Dieser Optimismus resultiert aber auch aus dem hierzulande festzustellenden Gründerklima. Denn auch die Politiker haben nun erkannt, was die Wirtschaft schon lange fordert: Für den wirtschaftlichen Aufschwung in Deutschland ist eine neue Unternehmergeneration und Gründerwelle notwendig. Gefragt sind wie in den Jahren nach dem zweiten Weltkrieg Visionäre und Pioniere mit Unternehmergeist. Der Fokus liegt dabei auf Unternehmensgründungen aus verschiedenen High-Tech-Bereichen, die auf zukunftsträchtigen Produkt- und Dienstleistungsideen basieren. Insbesondere zählen hierzu Informations-, Bio- und Medizintechnologie, aber auch Maschinenbau, Elektronik und Chemie/Werkstoffe. Daraus könnten mittelfristig neue Arbeitsplätze entstehen, die die Standorte sichern.

Eine innovative Geschäftsidee ist zweifellos wichtig für ein erfolgreiches Unternehmen. Aber ohne das nötige Management-Know-how und ausreichende Finanzmittel nützt sie nicht viel. "Gute Kontakte sind wichtig", so Manfred Nerb, Vorsitzender der Geschäftsführung der NSE Software-Vertrieb. Als das heute im Bereich Finanzdienstleistungssoftware tätige Systemhaus in den 80er Jahren entstand, mußten sich die sechs Nerb-Geschwister die notwendigen Verbindungen Schritt für Schritt selbst aufbauen. Gründer-Netzwerke waren damals kaum vorhanden.

Heute ist dies anders: Durch zahlreiche Initiativen werden derzeit Unternehmens- und Existenzgründungen gefördert, wodurch der angestrebte Strukturwandel beschleunigt werden soll. Ziel dieser Aktivitäten ist es, marktorientierte Geschäftsideen zu mobilisieren, den Unternehmergeist an den Hochschulen und Forschungseinrichtungen sowie bei zahlreichen Berufspraktikern rechtzeitig zu wecken. Gleichzeitig gilt es, die strukturellen und gesellschaftspolitischen Rahmenbedingungen für Gründer und Investoren zu verbessern und nicht zuletzt attraktive Gründernetzwerke zu schaffen.

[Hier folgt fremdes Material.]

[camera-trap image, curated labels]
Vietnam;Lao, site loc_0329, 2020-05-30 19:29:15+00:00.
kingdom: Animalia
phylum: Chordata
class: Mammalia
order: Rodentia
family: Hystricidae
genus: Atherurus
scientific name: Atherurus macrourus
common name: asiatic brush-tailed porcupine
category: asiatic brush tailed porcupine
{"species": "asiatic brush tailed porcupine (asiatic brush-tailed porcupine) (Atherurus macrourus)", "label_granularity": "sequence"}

Wie das funktionieren kann, zeigt ein Blick nach den USA. Hier wurden allein 1995 eine Million neue Unternehmen, zumeist junge High-Tech-Firmen, gegründet. In den letzten sechs Jahren entstanden zwölf Millionen neue Arbeitsplätze. Mitverantwortlich für die starke Gründerwelle in der USA sind die zahlreich entstandenen lokalen Innovationszentren. High-Tech-Regionen wie das Silicon Valley oder die Boston Area stehen für die professionelle Vernetzung von Wissenschaft und Unternehmertum. Nach dem typisch amerikanischen "competitive sense" sind diese nahezu "institutionalisierten" Netzwerke bestrebt, ihre Region standortpolitisch so attraktiv und so wettbewerbsfähig wie möglich zu machen.

Auch die Region München mit den drei Hochschulen (Ludwig-Maximilians-Universität München, Technische Universität München, Fachhochschule München) und ihren zahlreichen F&E-Einrichtungen ist international angesehen und steht für deutsche Spitzentechnologie. Frühzeitig wurde erkannt, daß die Vernetzung von Politik, Wissenschaft und Wirtschaft für die Entwicklung der Region und für ihre Behauptung im internationalen Wettbewerb ausschlaggebend ist. An den drei Hochschulen und den meisten Forschungseinrichtungen, etwa dem Deutschen Zentrum für Luft und Raumfahrttechnik (DLR), wurden nach amerikanischem Vorbild Technologie-Transferstellen eingerichtet, die den Kontakt von Naturwissenschaftlern und Ingenieuren mit dem Unternehmertum, also der Wirtschaft, fördern sollen.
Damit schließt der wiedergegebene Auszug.